◆ RECORDS TO USE ◆
★ ★ ★ ★ ★

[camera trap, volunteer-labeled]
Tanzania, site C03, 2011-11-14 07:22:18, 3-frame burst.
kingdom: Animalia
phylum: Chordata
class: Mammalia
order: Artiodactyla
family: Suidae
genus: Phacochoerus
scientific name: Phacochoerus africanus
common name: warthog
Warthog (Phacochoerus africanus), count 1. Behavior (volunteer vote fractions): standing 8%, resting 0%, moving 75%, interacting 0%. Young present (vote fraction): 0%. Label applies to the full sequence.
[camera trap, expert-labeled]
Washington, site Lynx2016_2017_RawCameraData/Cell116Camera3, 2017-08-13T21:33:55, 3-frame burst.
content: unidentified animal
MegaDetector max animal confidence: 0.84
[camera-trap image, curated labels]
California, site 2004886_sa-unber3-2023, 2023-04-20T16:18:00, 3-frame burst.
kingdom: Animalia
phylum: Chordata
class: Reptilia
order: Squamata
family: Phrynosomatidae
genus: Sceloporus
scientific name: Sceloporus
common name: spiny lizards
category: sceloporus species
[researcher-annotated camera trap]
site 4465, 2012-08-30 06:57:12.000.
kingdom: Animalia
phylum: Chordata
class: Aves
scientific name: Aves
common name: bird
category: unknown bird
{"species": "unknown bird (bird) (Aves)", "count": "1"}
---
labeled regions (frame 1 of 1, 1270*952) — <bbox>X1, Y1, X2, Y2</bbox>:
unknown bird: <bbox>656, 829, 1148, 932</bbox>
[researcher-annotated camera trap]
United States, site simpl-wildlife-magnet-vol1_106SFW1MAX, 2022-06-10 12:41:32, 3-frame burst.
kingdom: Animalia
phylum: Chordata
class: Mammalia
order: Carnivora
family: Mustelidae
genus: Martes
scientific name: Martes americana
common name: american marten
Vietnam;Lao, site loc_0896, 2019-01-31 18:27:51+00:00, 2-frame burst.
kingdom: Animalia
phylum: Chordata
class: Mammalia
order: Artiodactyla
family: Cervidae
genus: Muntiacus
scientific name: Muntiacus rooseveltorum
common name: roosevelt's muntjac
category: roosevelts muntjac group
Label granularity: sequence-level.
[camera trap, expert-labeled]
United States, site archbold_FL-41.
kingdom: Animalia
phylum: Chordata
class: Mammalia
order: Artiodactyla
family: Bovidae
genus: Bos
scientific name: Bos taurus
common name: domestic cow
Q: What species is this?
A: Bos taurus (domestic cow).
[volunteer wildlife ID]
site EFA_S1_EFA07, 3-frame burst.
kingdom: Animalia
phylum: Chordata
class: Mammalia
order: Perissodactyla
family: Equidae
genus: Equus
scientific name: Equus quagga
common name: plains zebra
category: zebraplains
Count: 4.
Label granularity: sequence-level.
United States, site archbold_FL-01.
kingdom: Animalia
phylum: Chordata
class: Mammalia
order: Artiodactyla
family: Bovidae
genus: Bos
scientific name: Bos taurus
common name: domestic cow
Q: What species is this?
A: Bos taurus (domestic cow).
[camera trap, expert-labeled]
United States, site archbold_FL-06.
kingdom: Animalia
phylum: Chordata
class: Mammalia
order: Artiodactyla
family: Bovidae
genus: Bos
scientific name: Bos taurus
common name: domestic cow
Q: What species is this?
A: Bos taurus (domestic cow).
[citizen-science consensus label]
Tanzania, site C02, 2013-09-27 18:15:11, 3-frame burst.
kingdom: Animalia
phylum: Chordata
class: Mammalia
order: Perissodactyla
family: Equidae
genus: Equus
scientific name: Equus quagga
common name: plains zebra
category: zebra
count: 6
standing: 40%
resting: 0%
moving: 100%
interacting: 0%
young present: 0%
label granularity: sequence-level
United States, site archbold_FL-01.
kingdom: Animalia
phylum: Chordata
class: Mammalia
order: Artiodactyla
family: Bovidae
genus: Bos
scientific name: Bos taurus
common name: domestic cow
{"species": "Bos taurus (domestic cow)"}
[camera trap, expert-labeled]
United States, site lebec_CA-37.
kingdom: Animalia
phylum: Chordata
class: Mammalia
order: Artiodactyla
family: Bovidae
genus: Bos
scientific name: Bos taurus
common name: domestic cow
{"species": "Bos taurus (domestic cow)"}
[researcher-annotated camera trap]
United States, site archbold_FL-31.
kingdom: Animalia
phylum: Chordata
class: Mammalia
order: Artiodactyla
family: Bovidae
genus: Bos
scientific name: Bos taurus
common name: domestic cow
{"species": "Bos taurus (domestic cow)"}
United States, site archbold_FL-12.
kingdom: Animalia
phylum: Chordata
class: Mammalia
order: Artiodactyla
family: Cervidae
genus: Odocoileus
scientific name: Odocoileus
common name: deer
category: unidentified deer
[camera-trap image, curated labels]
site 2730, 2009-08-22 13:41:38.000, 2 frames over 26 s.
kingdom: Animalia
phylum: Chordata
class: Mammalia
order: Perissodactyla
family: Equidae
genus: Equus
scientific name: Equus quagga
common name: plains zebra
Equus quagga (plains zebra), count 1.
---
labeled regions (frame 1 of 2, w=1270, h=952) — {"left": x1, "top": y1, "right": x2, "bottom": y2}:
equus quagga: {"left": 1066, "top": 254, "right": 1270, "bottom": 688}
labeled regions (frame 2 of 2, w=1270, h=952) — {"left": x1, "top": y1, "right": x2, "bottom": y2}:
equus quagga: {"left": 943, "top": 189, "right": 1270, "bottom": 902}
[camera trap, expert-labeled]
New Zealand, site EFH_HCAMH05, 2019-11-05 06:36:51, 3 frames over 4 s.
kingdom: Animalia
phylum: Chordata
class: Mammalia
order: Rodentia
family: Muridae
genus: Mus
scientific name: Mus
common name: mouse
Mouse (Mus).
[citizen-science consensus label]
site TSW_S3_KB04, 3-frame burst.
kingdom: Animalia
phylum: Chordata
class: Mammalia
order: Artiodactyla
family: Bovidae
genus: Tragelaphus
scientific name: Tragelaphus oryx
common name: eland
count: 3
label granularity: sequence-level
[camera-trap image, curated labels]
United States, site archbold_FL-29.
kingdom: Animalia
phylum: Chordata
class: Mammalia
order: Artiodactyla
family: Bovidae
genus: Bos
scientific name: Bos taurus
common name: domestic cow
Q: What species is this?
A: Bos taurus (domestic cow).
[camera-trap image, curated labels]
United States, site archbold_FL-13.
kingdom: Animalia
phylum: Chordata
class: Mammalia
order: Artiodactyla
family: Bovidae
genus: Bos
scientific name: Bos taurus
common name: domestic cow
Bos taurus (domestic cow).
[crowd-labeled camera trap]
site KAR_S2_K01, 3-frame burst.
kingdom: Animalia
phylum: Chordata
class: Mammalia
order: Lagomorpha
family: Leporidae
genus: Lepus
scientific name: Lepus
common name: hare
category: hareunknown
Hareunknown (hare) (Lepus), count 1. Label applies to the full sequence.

★ ★ ★ ★ ★

◆ TASK STATEMENT ◆
Transcribe the listing above verbatim.

◆ WRITTEN RESPONSE ◆
[camera trap, volunteer-labeled]
Tanzania, site C03, 2011-11-14 07:22:18, 3-frame burst.
kingdom: Animalia
phylum: Chordata
class: Mammalia
order: Artiodactyla
family: Suidae
genus: Phacochoerus
scientific name: Phacochoerus africanus
common name: warthog
Warthog (Phacochoerus africanus), count 1. Behavior (volunteer vote fractions): standing 8%, resting 0%, moving 75%, interacting 0%. Young present (vote fraction): 0%. Label applies to the full sequence.
[camera trap, expert-labeled]
Washington, site Lynx2016_2017_RawCameraData/Cell116Camera3, 2017-08-13T21:33:55, 3-frame burst.
content: unidentified animal
MegaDetector max animal confidence: 0.84
[camera-trap image, curated labels]
California, site 2004886_sa-unber3-2023, 2023-04-20T16:18:00, 3-frame burst.
kingdom: Animalia
phylum: Chordata
class: Reptilia
order: Squamata
family: Phrynosomatidae
genus: Sceloporus
scientific name: Sceloporus
common name: spiny lizards
category: sceloporus species
[researcher-annotated camera trap]
site 4465, 2012-08-30 06:57:12.000.
kingdom: Animalia
phylum: Chordata
class: Aves
scientific name: Aves
common name: bird
category: unknown bird
{"species": "unknown bird (bird) (Aves)", "count": "1"}
---
labeled regions (frame 1 of 1, 1270*952) — <bbox>X1, Y1, X2, Y2</bbox>:
unknown bird: <bbox>656, 829, 1148, 932</bbox>
[researcher-annotated camera trap]
United States, site simpl-wildlife-magnet-vol1_106SFW1MAX, 2022-06-10 12:41:32, 3-frame burst.
kingdom: Animalia
phylum: Chordata
class: Mammalia
order: Carnivora
family: Mustelidae
genus: Martes
scientific name: Martes americana
common name: american marten
Vietnam;Lao, site loc_0896, 2019-01-31 18:27:51+00:00, 2-frame burst.
kingdom: Animalia
phylum: Chordata
class: Mammalia
order: Artiodactyla
family: Cervidae
genus: Muntiacus
scientific name: Muntiacus rooseveltorum
common name: roosevelt's muntjac
category: roosevelts muntjac group
Label granularity: sequence-level.
[camera trap, expert-labeled]
United States, site archbold_FL-41.
kingdom: Animalia
phylum: Chordata
class: Mammalia
order: Artiodactyla
family: Bovidae
genus: Bos
scientific name: Bos taurus
common name: domestic cow
Q: What species is this?
A: Bos taurus (domestic cow).
[volunteer wildlife ID]
site EFA_S1_EFA07, 3-frame burst.
kingdom: Animalia
phylum: Chordata
class: Mammalia
order: Perissodactyla
family: Equidae
genus: Equus
scientific name: Equus quagga
common name: plains zebra
category: zebraplains
Count: 4.
Label granularity: sequence-level.
United States, site archbold_FL-01.
kingdom: Animalia
phylum: Chordata
class: Mammalia
order: Artiodactyla
family: Bovidae
genus: Bos
scientific name: Bos taurus
common name: domestic cow
Q: What species is this?
A: Bos taurus (domestic cow).
[camera trap, expert-labeled]
United States, site archbold_FL-06.
kingdom: Animalia
phylum: Chordata
class: Mammalia
order: Artiodactyla
family: Bovidae
genus: Bos
scientific name: Bos taurus
common name: domestic cow
Q: What species is this?
A: Bos taurus (domestic cow).
[citizen-science consensus label]
Tanzania, site C02, 2013-09-27 18:15:11, 3-frame burst.
kingdom: Animalia
phylum: Chordata
class: Mammalia
order: Perissodactyla
family: Equidae
genus: Equus
scientific name: Equus quagga
common name: plains zebra
category: zebra
count: 6
standing: 40%
resting: 0%
moving: 100%
interacting: 0%
young present: 0%
label granularity: sequence-level
United States, site archbold_FL-01.
kingdom: Animalia
phylum: Chordata
class: Mammalia
order: Artiodactyla
family: Bovidae
genus: Bos
scientific name: Bos taurus
common name: domestic cow
{"species": "Bos taurus (domestic cow)"}
[camera trap, expert-labeled]
United States, site lebec_CA-37.
kingdom: Animalia
phylum: Chordata
class: Mammalia
order: Artiodactyla
family: Bovidae
genus: Bos
scientific name: Bos taurus
common name: domestic cow
{"species": "Bos taurus (domestic cow)"}
[researcher-annotated camera trap]
United States, site archbold_FL-31.
kingdom: Animalia
phylum: Chordata
class: Mammalia
order: Artiodactyla
family: Bovidae
genus: Bos
scientific name: Bos taurus
common name: domestic cow
{"species": "Bos taurus (domestic cow)"}
United States, site archbold_FL-12.
kingdom: Animalia
phylum: Chordata
class: Mammalia
order: Artiodactyla
family: Cervidae
genus: Odocoileus
scientific name: Odocoileus
common name: deer
category: unidentified deer
[camera-trap image, curated labels]
site 2730, 2009-08-22 13:41:38.000, 2 frames over 26 s.
kingdom: Animalia
phylum: Chordata
class: Mammalia
order: Perissodactyla
family: Equidae
genus: Equus
scientific name: Equus quagga
common name: plains zebra
Equus quagga (plains zebra), count 1.
---
labeled regions (frame 1 of 2, w=1270, h=952) — {"left": x1, "top": y1, "right": x2, "bottom": y2}:
equus quagga: {"left": 1066, "top": 254, "right": 1270, "bottom": 688}
labeled regions (frame 2 of 2, w=1270, h=952) — {"left": x1, "top": y1, "right": x2, "bottom": y2}:
equus quagga: {"left": 943, "top": 189, "right": 1270, "bottom": 902}
[camera trap, expert-labeled]
New Zealand, site EFH_HCAMH05, 2019-11-05 06:36:51, 3 frames over 4 s.
kingdom: Animalia
phylum: Chordata
class: Mammalia
order: Rodentia
family: Muridae
genus: Mus
scientific name: Mus
common name: mouse
Mouse (Mus).
[citizen-science consensus label]
site TSW_S3_KB04, 3-frame burst.
kingdom: Animalia
phylum: Chordata
class: Mammalia
order: Artiodactyla
family: Bovidae
genus: Tragelaphus
scientific name: Tragelaphus oryx
common name: eland
count: 3
label granularity: sequence-level
[camera-trap image, curated labels]
United States, site archbold_FL-29.
kingdom: Animalia
phylum: Chordata
class: Mammalia
order: Artiodactyla
family: Bovidae
genus: Bos
scientific name: Bos taurus
common name: domestic cow
Q: What species is this?
A: Bos taurus (domestic cow).
[camera-trap image, curated labels]
United States, site archbold_FL-13.
kingdom: Animalia
phylum: Chordata
class: Mammalia
order: Artiodactyla
family: Bovidae
genus: Bos
scientific name: Bos taurus
common name: domestic cow
Bos taurus (domestic cow).
[crowd-labeled camera trap]
site KAR_S2_K01, 3-frame burst.
kingdom: Animalia
phylum: Chordata
class: Mammalia
order: Lagomorpha
family: Leporidae
genus: Lepus
scientific name: Lepus
common name: hare
category: hareunknown
Hareunknown (hare) (Lepus), count 1. Label applies to the full sequence.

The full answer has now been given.